Elastic Graphics accelerators support the API standards for OpenGL 4.3 API and earlier, which can be used for batch applications or 3D-graphics acceleration. An Amazon-optimized OpenGL library on your instance detects the attached accelerator. It directs OpenGL API calls from your instance to the accelerator, which then processes the requests and returns the results. Traffic between the instance and the accelerator uses the same bandwidth as the instance's network traffic so we recommend that you have adequate network bandwidth available. Consult your software vendor for any OpenGL compliance and version questions.
By default, the default security group for your VPC is associated with the Elastic Graphics network interface. The Elastic Graphics network traffic uses the TCP protocol and port 2007. Ensure that the security group for your instance allows for this. For more information, see Configure your security groups.

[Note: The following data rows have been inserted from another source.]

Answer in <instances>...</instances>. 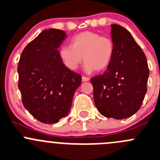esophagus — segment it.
<instances>
[{
  "mask_svg": "<svg viewBox=\"0 0 160 160\" xmlns=\"http://www.w3.org/2000/svg\"><path fill=\"white\" fill-rule=\"evenodd\" d=\"M82 79L83 82H88V81H89V78H88V77H85V76H82Z\"/></svg>",
  "mask_w": 160,
  "mask_h": 160,
  "instance_id": "obj_1",
  "label": "esophagus"
}]
</instances>
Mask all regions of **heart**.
I'll return each mask as SVG.
<instances>
[{"mask_svg": "<svg viewBox=\"0 0 160 160\" xmlns=\"http://www.w3.org/2000/svg\"><path fill=\"white\" fill-rule=\"evenodd\" d=\"M114 46L107 36L93 32H83L72 38L71 46H62L60 56L67 68L76 70L82 58L87 72H102L111 62Z\"/></svg>", "mask_w": 160, "mask_h": 160, "instance_id": "obj_1", "label": "heart"}]
</instances>
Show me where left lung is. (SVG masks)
<instances>
[{"mask_svg": "<svg viewBox=\"0 0 160 160\" xmlns=\"http://www.w3.org/2000/svg\"><path fill=\"white\" fill-rule=\"evenodd\" d=\"M114 46L111 62L102 75L92 78L96 107L104 117L121 120L140 109L149 75L146 57L128 30L111 25Z\"/></svg>", "mask_w": 160, "mask_h": 160, "instance_id": "left-lung-1", "label": "left lung"}]
</instances>
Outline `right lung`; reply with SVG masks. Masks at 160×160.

Pricing for Elastic Graphics
You are charged for each second that an Elastic Graphics accelerator is attached to an
instance in the running
state when the accelerator is in the
Ok
state. You are not charged for an accelerator attached to an
instance that is in the pending
, stopping
,
stopped
, shutting-down
, or terminated
state. You are also not charged when an accelerator is in the Unknown
or Impaired
state.
Pricing for accelerators is available at On-Demand rates only. You can attach an accelerator to a Reserved Instance or Spot Instance, however, the On-Demand price for the accelerator applies.
For more information, see Amazon Elastic Graphics Pricing
Elastic Graphics limitations
Before you start using Elastic Graphics accelerators, be aware of the following limitations:
-
You can attach accelerators only to Windows instances with Microsoft Windows Server 2012 R2 or later. Linux instances are currently not supported.
-
You can attach one accelerator to an instance at a time.
-
You can attach an accelerator only during instance launch. You cannot attach an accelerator to an existing instance.
-
You can't hibernate an instance with an attached accelerator.
-
You can't share an accelerator between instances.
-
You can't detach an accelerator from an instance or transfer it to another instance. If you no longer require an accelerator, you must terminate your instance. To change the accelerator type, create an AMI from your instance, terminate the instance, and launch a new instance with a different accelerator specification.
-
The only supported versions of the OpenGL API are 4.3 and earlier. DirectX, CUDA, and OpenCL are not supported.
-
The Elastic Graphics accelerator is not visible or accessible through the device manager of your instance.
-
You can't reserve or schedule accelerator capacity.